20110819

La Honte

Mon père disait souvent: “un moment de honte est vite passé”. La honte est un sentiment bizarre. On dit souvent: "j'ai honte" ou: "tu nous fais honte", mais aussi: "ça fait honte à voir" et plus récemment dans la bouche des jeunes: "c'est la honte".

La honte, c'est aussi ce que les titres des journaux montrent dans des images "chocs" de bidonvilles, de décharges publiques ou de clochards—mais, uniquement lorsqu'elles sont prisent dans nos régions. Ailleurs, sa passe mais à Genève, c'est la honte.

La honte, pour qui d'ailleurs ? Pourquoi, on s'imagine les pauvres, les ordures,etc? Mais, qui a honte au juste? Le journaliste qui écrit l'article ? Sûrement pas. L'éditorialiste ou l'actionnaire du magazine? Evidemment, non. Mais, qui alors ? Nous autres lecteurs ?

La honte est en sentiment qu'on éprouve par apport aux autres. Pas de témoin, pas de honte. Un jour, j'ai été malade. Une dysenterie carabinée. J'allais prendre mon métro aux halles lorsque j'ai senti un liquide chaud me couler entre les jambes. J'ai regagné mon appartement en rasant les murs. Mon honneur était sauf, car personne ne m'a vu. Mais la simple évocation de ce qui m'arriva, ce jour là, suffit encore à me faire trembler.

Et si quelqu'un m'avait vu ? Avait-il remarqué quelque chose?

Nous éprouvons de la honte dans différentes temporalités : passé, présent et futur.

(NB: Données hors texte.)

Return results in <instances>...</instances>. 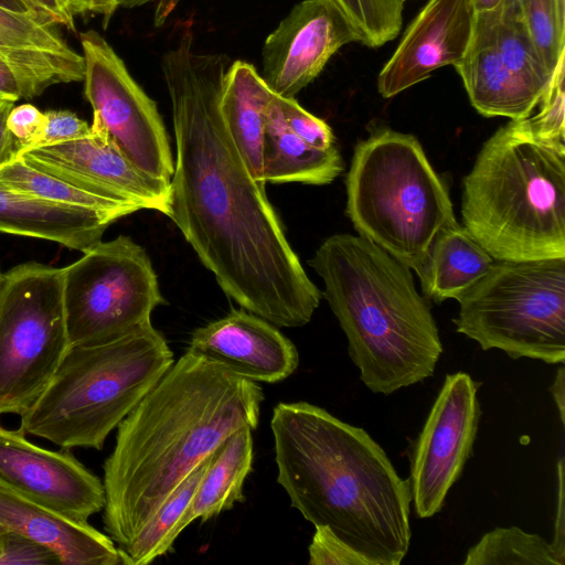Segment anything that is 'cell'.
Instances as JSON below:
<instances>
[{"label":"cell","instance_id":"cell-41","mask_svg":"<svg viewBox=\"0 0 565 565\" xmlns=\"http://www.w3.org/2000/svg\"><path fill=\"white\" fill-rule=\"evenodd\" d=\"M21 98V86L14 72L0 57V99L15 103Z\"/></svg>","mask_w":565,"mask_h":565},{"label":"cell","instance_id":"cell-38","mask_svg":"<svg viewBox=\"0 0 565 565\" xmlns=\"http://www.w3.org/2000/svg\"><path fill=\"white\" fill-rule=\"evenodd\" d=\"M30 10L51 17L58 25L74 30V18L67 10L63 0H22Z\"/></svg>","mask_w":565,"mask_h":565},{"label":"cell","instance_id":"cell-35","mask_svg":"<svg viewBox=\"0 0 565 565\" xmlns=\"http://www.w3.org/2000/svg\"><path fill=\"white\" fill-rule=\"evenodd\" d=\"M61 564L45 546L13 532L0 531V565Z\"/></svg>","mask_w":565,"mask_h":565},{"label":"cell","instance_id":"cell-36","mask_svg":"<svg viewBox=\"0 0 565 565\" xmlns=\"http://www.w3.org/2000/svg\"><path fill=\"white\" fill-rule=\"evenodd\" d=\"M44 115L45 124L41 136L25 150L79 139L92 131L90 125L71 110H47Z\"/></svg>","mask_w":565,"mask_h":565},{"label":"cell","instance_id":"cell-13","mask_svg":"<svg viewBox=\"0 0 565 565\" xmlns=\"http://www.w3.org/2000/svg\"><path fill=\"white\" fill-rule=\"evenodd\" d=\"M90 128L83 138L25 150L15 158L88 192L169 216L170 181L138 168L105 128L94 122Z\"/></svg>","mask_w":565,"mask_h":565},{"label":"cell","instance_id":"cell-21","mask_svg":"<svg viewBox=\"0 0 565 565\" xmlns=\"http://www.w3.org/2000/svg\"><path fill=\"white\" fill-rule=\"evenodd\" d=\"M116 215L50 202L0 184V232L86 252L102 241Z\"/></svg>","mask_w":565,"mask_h":565},{"label":"cell","instance_id":"cell-28","mask_svg":"<svg viewBox=\"0 0 565 565\" xmlns=\"http://www.w3.org/2000/svg\"><path fill=\"white\" fill-rule=\"evenodd\" d=\"M0 184L50 202L109 213L118 218L143 210L136 203L111 200L77 188L20 158H14L0 168Z\"/></svg>","mask_w":565,"mask_h":565},{"label":"cell","instance_id":"cell-6","mask_svg":"<svg viewBox=\"0 0 565 565\" xmlns=\"http://www.w3.org/2000/svg\"><path fill=\"white\" fill-rule=\"evenodd\" d=\"M173 362L151 321L103 343L71 347L46 388L21 415L20 429L63 449L102 450Z\"/></svg>","mask_w":565,"mask_h":565},{"label":"cell","instance_id":"cell-27","mask_svg":"<svg viewBox=\"0 0 565 565\" xmlns=\"http://www.w3.org/2000/svg\"><path fill=\"white\" fill-rule=\"evenodd\" d=\"M210 457L201 462L158 507L134 540L120 550L122 565H146L171 550L177 526L207 467Z\"/></svg>","mask_w":565,"mask_h":565},{"label":"cell","instance_id":"cell-32","mask_svg":"<svg viewBox=\"0 0 565 565\" xmlns=\"http://www.w3.org/2000/svg\"><path fill=\"white\" fill-rule=\"evenodd\" d=\"M565 53L553 70L546 89L539 103L540 110L526 118L534 138L565 148Z\"/></svg>","mask_w":565,"mask_h":565},{"label":"cell","instance_id":"cell-47","mask_svg":"<svg viewBox=\"0 0 565 565\" xmlns=\"http://www.w3.org/2000/svg\"><path fill=\"white\" fill-rule=\"evenodd\" d=\"M151 1L153 0H121V7L130 9L135 7H140Z\"/></svg>","mask_w":565,"mask_h":565},{"label":"cell","instance_id":"cell-22","mask_svg":"<svg viewBox=\"0 0 565 565\" xmlns=\"http://www.w3.org/2000/svg\"><path fill=\"white\" fill-rule=\"evenodd\" d=\"M273 97L254 65L241 60L231 63L223 81L220 110L253 178L263 183V145Z\"/></svg>","mask_w":565,"mask_h":565},{"label":"cell","instance_id":"cell-20","mask_svg":"<svg viewBox=\"0 0 565 565\" xmlns=\"http://www.w3.org/2000/svg\"><path fill=\"white\" fill-rule=\"evenodd\" d=\"M454 67L462 79L471 105L484 117L525 119L542 98L503 64L481 12H476L470 44Z\"/></svg>","mask_w":565,"mask_h":565},{"label":"cell","instance_id":"cell-2","mask_svg":"<svg viewBox=\"0 0 565 565\" xmlns=\"http://www.w3.org/2000/svg\"><path fill=\"white\" fill-rule=\"evenodd\" d=\"M258 383L185 351L117 426L104 462L106 534L124 547L158 507L237 430L258 425Z\"/></svg>","mask_w":565,"mask_h":565},{"label":"cell","instance_id":"cell-34","mask_svg":"<svg viewBox=\"0 0 565 565\" xmlns=\"http://www.w3.org/2000/svg\"><path fill=\"white\" fill-rule=\"evenodd\" d=\"M308 547L310 565H370L327 526H315Z\"/></svg>","mask_w":565,"mask_h":565},{"label":"cell","instance_id":"cell-23","mask_svg":"<svg viewBox=\"0 0 565 565\" xmlns=\"http://www.w3.org/2000/svg\"><path fill=\"white\" fill-rule=\"evenodd\" d=\"M342 171L343 161L338 148H315L296 136L273 97L263 145L264 182L323 185L331 183Z\"/></svg>","mask_w":565,"mask_h":565},{"label":"cell","instance_id":"cell-40","mask_svg":"<svg viewBox=\"0 0 565 565\" xmlns=\"http://www.w3.org/2000/svg\"><path fill=\"white\" fill-rule=\"evenodd\" d=\"M558 470V499L555 520L554 539L552 544L561 553L565 554V516H564V459L561 458L557 465Z\"/></svg>","mask_w":565,"mask_h":565},{"label":"cell","instance_id":"cell-43","mask_svg":"<svg viewBox=\"0 0 565 565\" xmlns=\"http://www.w3.org/2000/svg\"><path fill=\"white\" fill-rule=\"evenodd\" d=\"M121 7V0H89V12L104 17V28H107L115 11Z\"/></svg>","mask_w":565,"mask_h":565},{"label":"cell","instance_id":"cell-15","mask_svg":"<svg viewBox=\"0 0 565 565\" xmlns=\"http://www.w3.org/2000/svg\"><path fill=\"white\" fill-rule=\"evenodd\" d=\"M353 42H360L358 32L331 0H303L266 38L260 76L275 95L295 98Z\"/></svg>","mask_w":565,"mask_h":565},{"label":"cell","instance_id":"cell-44","mask_svg":"<svg viewBox=\"0 0 565 565\" xmlns=\"http://www.w3.org/2000/svg\"><path fill=\"white\" fill-rule=\"evenodd\" d=\"M63 2L73 18L89 12V0H63Z\"/></svg>","mask_w":565,"mask_h":565},{"label":"cell","instance_id":"cell-11","mask_svg":"<svg viewBox=\"0 0 565 565\" xmlns=\"http://www.w3.org/2000/svg\"><path fill=\"white\" fill-rule=\"evenodd\" d=\"M79 39L85 63L84 95L93 108L92 122L105 128L142 171L170 181L174 160L156 102L98 32H82Z\"/></svg>","mask_w":565,"mask_h":565},{"label":"cell","instance_id":"cell-37","mask_svg":"<svg viewBox=\"0 0 565 565\" xmlns=\"http://www.w3.org/2000/svg\"><path fill=\"white\" fill-rule=\"evenodd\" d=\"M45 115L31 104L13 106L8 115L7 126L18 143V152L30 148L41 136Z\"/></svg>","mask_w":565,"mask_h":565},{"label":"cell","instance_id":"cell-48","mask_svg":"<svg viewBox=\"0 0 565 565\" xmlns=\"http://www.w3.org/2000/svg\"><path fill=\"white\" fill-rule=\"evenodd\" d=\"M1 275H2V271H1V269H0V278H1Z\"/></svg>","mask_w":565,"mask_h":565},{"label":"cell","instance_id":"cell-33","mask_svg":"<svg viewBox=\"0 0 565 565\" xmlns=\"http://www.w3.org/2000/svg\"><path fill=\"white\" fill-rule=\"evenodd\" d=\"M274 100L288 128L305 142L319 149L334 146L335 137L330 126L302 108L296 98L274 95Z\"/></svg>","mask_w":565,"mask_h":565},{"label":"cell","instance_id":"cell-29","mask_svg":"<svg viewBox=\"0 0 565 565\" xmlns=\"http://www.w3.org/2000/svg\"><path fill=\"white\" fill-rule=\"evenodd\" d=\"M564 565L565 554L539 534L511 527L487 532L467 553L463 565Z\"/></svg>","mask_w":565,"mask_h":565},{"label":"cell","instance_id":"cell-12","mask_svg":"<svg viewBox=\"0 0 565 565\" xmlns=\"http://www.w3.org/2000/svg\"><path fill=\"white\" fill-rule=\"evenodd\" d=\"M478 386L466 372L447 374L415 440L408 479L420 519L441 510L472 454L481 416Z\"/></svg>","mask_w":565,"mask_h":565},{"label":"cell","instance_id":"cell-46","mask_svg":"<svg viewBox=\"0 0 565 565\" xmlns=\"http://www.w3.org/2000/svg\"><path fill=\"white\" fill-rule=\"evenodd\" d=\"M476 12L489 11L497 8L502 0H472Z\"/></svg>","mask_w":565,"mask_h":565},{"label":"cell","instance_id":"cell-39","mask_svg":"<svg viewBox=\"0 0 565 565\" xmlns=\"http://www.w3.org/2000/svg\"><path fill=\"white\" fill-rule=\"evenodd\" d=\"M14 103L0 99V168L15 158L18 143L7 126L8 115Z\"/></svg>","mask_w":565,"mask_h":565},{"label":"cell","instance_id":"cell-24","mask_svg":"<svg viewBox=\"0 0 565 565\" xmlns=\"http://www.w3.org/2000/svg\"><path fill=\"white\" fill-rule=\"evenodd\" d=\"M494 259L458 223L439 232L417 274L426 299L458 300L490 269Z\"/></svg>","mask_w":565,"mask_h":565},{"label":"cell","instance_id":"cell-9","mask_svg":"<svg viewBox=\"0 0 565 565\" xmlns=\"http://www.w3.org/2000/svg\"><path fill=\"white\" fill-rule=\"evenodd\" d=\"M63 267L28 262L0 278V415H22L68 350Z\"/></svg>","mask_w":565,"mask_h":565},{"label":"cell","instance_id":"cell-8","mask_svg":"<svg viewBox=\"0 0 565 565\" xmlns=\"http://www.w3.org/2000/svg\"><path fill=\"white\" fill-rule=\"evenodd\" d=\"M456 331L511 359L565 362V257L495 260L458 300Z\"/></svg>","mask_w":565,"mask_h":565},{"label":"cell","instance_id":"cell-16","mask_svg":"<svg viewBox=\"0 0 565 565\" xmlns=\"http://www.w3.org/2000/svg\"><path fill=\"white\" fill-rule=\"evenodd\" d=\"M476 10L472 0H428L405 30L377 76V90L391 98L455 66L470 44Z\"/></svg>","mask_w":565,"mask_h":565},{"label":"cell","instance_id":"cell-3","mask_svg":"<svg viewBox=\"0 0 565 565\" xmlns=\"http://www.w3.org/2000/svg\"><path fill=\"white\" fill-rule=\"evenodd\" d=\"M277 482L313 526H327L370 565H399L412 537L409 479L361 427L322 407L273 409Z\"/></svg>","mask_w":565,"mask_h":565},{"label":"cell","instance_id":"cell-19","mask_svg":"<svg viewBox=\"0 0 565 565\" xmlns=\"http://www.w3.org/2000/svg\"><path fill=\"white\" fill-rule=\"evenodd\" d=\"M0 531L17 533L52 551L62 565L122 564L120 550L88 522L0 487Z\"/></svg>","mask_w":565,"mask_h":565},{"label":"cell","instance_id":"cell-10","mask_svg":"<svg viewBox=\"0 0 565 565\" xmlns=\"http://www.w3.org/2000/svg\"><path fill=\"white\" fill-rule=\"evenodd\" d=\"M63 301L71 347L118 338L166 302L148 254L127 235L100 241L63 267Z\"/></svg>","mask_w":565,"mask_h":565},{"label":"cell","instance_id":"cell-14","mask_svg":"<svg viewBox=\"0 0 565 565\" xmlns=\"http://www.w3.org/2000/svg\"><path fill=\"white\" fill-rule=\"evenodd\" d=\"M0 487L81 522L105 504L103 481L68 449L42 448L1 424Z\"/></svg>","mask_w":565,"mask_h":565},{"label":"cell","instance_id":"cell-5","mask_svg":"<svg viewBox=\"0 0 565 565\" xmlns=\"http://www.w3.org/2000/svg\"><path fill=\"white\" fill-rule=\"evenodd\" d=\"M463 226L495 260L565 257V148L510 120L462 180Z\"/></svg>","mask_w":565,"mask_h":565},{"label":"cell","instance_id":"cell-1","mask_svg":"<svg viewBox=\"0 0 565 565\" xmlns=\"http://www.w3.org/2000/svg\"><path fill=\"white\" fill-rule=\"evenodd\" d=\"M231 60L199 53L186 29L161 60L175 159L170 217L224 294L278 328L310 322L322 292L306 274L220 110Z\"/></svg>","mask_w":565,"mask_h":565},{"label":"cell","instance_id":"cell-31","mask_svg":"<svg viewBox=\"0 0 565 565\" xmlns=\"http://www.w3.org/2000/svg\"><path fill=\"white\" fill-rule=\"evenodd\" d=\"M537 54L552 74L565 53V0H519Z\"/></svg>","mask_w":565,"mask_h":565},{"label":"cell","instance_id":"cell-30","mask_svg":"<svg viewBox=\"0 0 565 565\" xmlns=\"http://www.w3.org/2000/svg\"><path fill=\"white\" fill-rule=\"evenodd\" d=\"M360 36V43L380 47L394 40L403 24L406 0H331Z\"/></svg>","mask_w":565,"mask_h":565},{"label":"cell","instance_id":"cell-18","mask_svg":"<svg viewBox=\"0 0 565 565\" xmlns=\"http://www.w3.org/2000/svg\"><path fill=\"white\" fill-rule=\"evenodd\" d=\"M57 25L38 11L14 12L0 7V57L14 72L22 98L84 78V57L66 43Z\"/></svg>","mask_w":565,"mask_h":565},{"label":"cell","instance_id":"cell-26","mask_svg":"<svg viewBox=\"0 0 565 565\" xmlns=\"http://www.w3.org/2000/svg\"><path fill=\"white\" fill-rule=\"evenodd\" d=\"M481 13L503 64L543 96L551 73L542 63L529 34L519 0H502L497 8Z\"/></svg>","mask_w":565,"mask_h":565},{"label":"cell","instance_id":"cell-17","mask_svg":"<svg viewBox=\"0 0 565 565\" xmlns=\"http://www.w3.org/2000/svg\"><path fill=\"white\" fill-rule=\"evenodd\" d=\"M256 383H278L298 367L296 345L278 327L245 309L195 329L188 350Z\"/></svg>","mask_w":565,"mask_h":565},{"label":"cell","instance_id":"cell-25","mask_svg":"<svg viewBox=\"0 0 565 565\" xmlns=\"http://www.w3.org/2000/svg\"><path fill=\"white\" fill-rule=\"evenodd\" d=\"M253 430L249 427L237 430L210 456L194 495L178 523L177 535L193 521L205 522L245 501L244 482L254 460Z\"/></svg>","mask_w":565,"mask_h":565},{"label":"cell","instance_id":"cell-7","mask_svg":"<svg viewBox=\"0 0 565 565\" xmlns=\"http://www.w3.org/2000/svg\"><path fill=\"white\" fill-rule=\"evenodd\" d=\"M345 186L360 236L417 274L436 235L458 223L445 182L411 134L376 128L359 141Z\"/></svg>","mask_w":565,"mask_h":565},{"label":"cell","instance_id":"cell-4","mask_svg":"<svg viewBox=\"0 0 565 565\" xmlns=\"http://www.w3.org/2000/svg\"><path fill=\"white\" fill-rule=\"evenodd\" d=\"M309 265L323 280L322 296L371 392L390 395L434 375L443 344L408 266L351 234L324 239Z\"/></svg>","mask_w":565,"mask_h":565},{"label":"cell","instance_id":"cell-45","mask_svg":"<svg viewBox=\"0 0 565 565\" xmlns=\"http://www.w3.org/2000/svg\"><path fill=\"white\" fill-rule=\"evenodd\" d=\"M0 7L14 12L32 11L22 0H0Z\"/></svg>","mask_w":565,"mask_h":565},{"label":"cell","instance_id":"cell-42","mask_svg":"<svg viewBox=\"0 0 565 565\" xmlns=\"http://www.w3.org/2000/svg\"><path fill=\"white\" fill-rule=\"evenodd\" d=\"M551 393L558 408L562 424L565 423V370L561 366L556 373L555 380L551 386Z\"/></svg>","mask_w":565,"mask_h":565}]
</instances>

Vous vous êtes oublié un jour à l'école. Vou suppliez la  maîtresse de vous laisser allez au WC, mais elle refuse: "les besoins c'est pendant les récréations, pas avant ni après". Votre voisin de table signale à la classe entière la présence d'une flaque sous votre chaise. C'est le rire général. Le sentiment qui vous gagne, à ce moment, est le même que celui que vous éprouvez quarante ans plus tard en y repensant. Le sentiment est intact: la honte se conserve longtemps et bien mieux que l'amour.

Vous êtes au restaurant et vous vous disputez avec votre fiancée: elle vous gifle et vous traite d'enflure en quittant la table. Vous restez immobile n'osant pas affronter les regards des gens. La honte vous submerge.

Vous voyagez en train et vous vous laissez aller à vos pensées. Vous répétez le discours que vous aller prononcer ce soir. A ce moment précis, vous revient en mémoire le dernier discours que vous avez prononcé pour le départ de votre ancien chef: le long silence qui avait ponctué la fin de votre discours, les regards attérés de l'assistance vous glace encore le sang et la perspective du discours à venir démultiplie votre angoisse à l'infini.

La honte est le seul sentiment qui s'exprime simultanément en trois dimensions: passé/présent/futur.

Un noment de honte est vite passé, certes, mais il ne s'oublie jamais.